What needs to be done.
Please retype the listing exactly as it appears, skipping each picture.

Collected material.

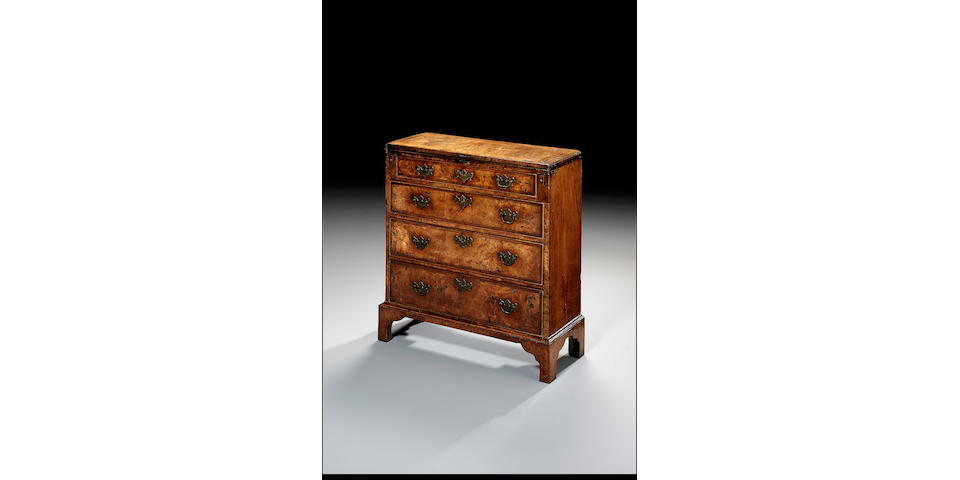 A figured walnut, crossbanded and featherbanded Bachelor's Chest,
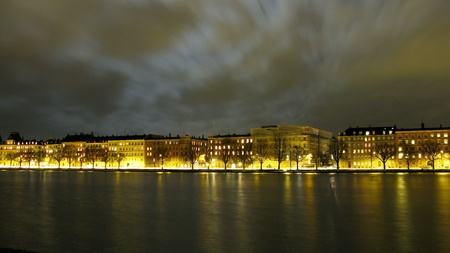 View of the city of Copenhagen along the lakes at night with moon light.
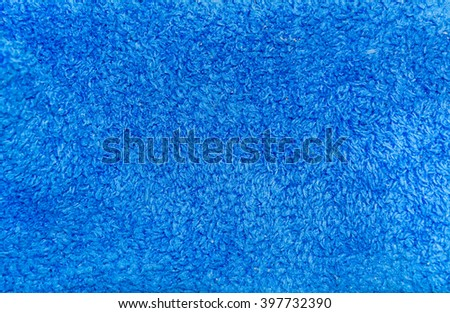 The background, texture of bright blue artificial wool - stock photo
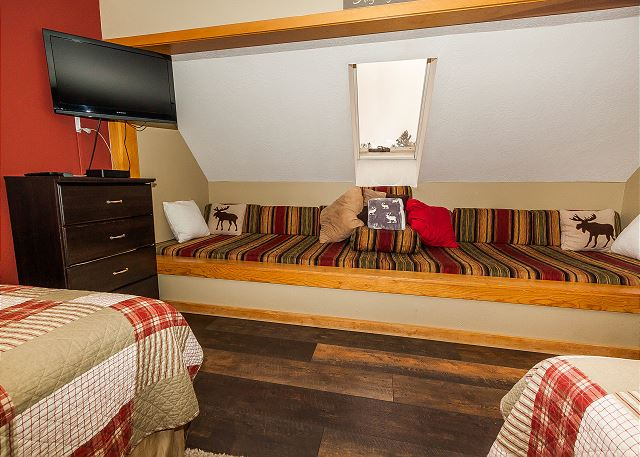 The upstairs loft serves as the second guest bedroom and it has two queen-sized beds, two twin-sized cushioned benches and a mounted flat screen TV.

The completed task.
 A figured walnut, crossbanded and featherbanded Bachelor's Chest,
 View of the city of Copenhagen along the lakes at night with moon light.
 The background, texture of bright blue artificial wool - stock photo
 The upstairs loft serves as the second guest bedroom and it has two queen-sized beds, two twin-sized cushioned benches and a mounted flat screen TV.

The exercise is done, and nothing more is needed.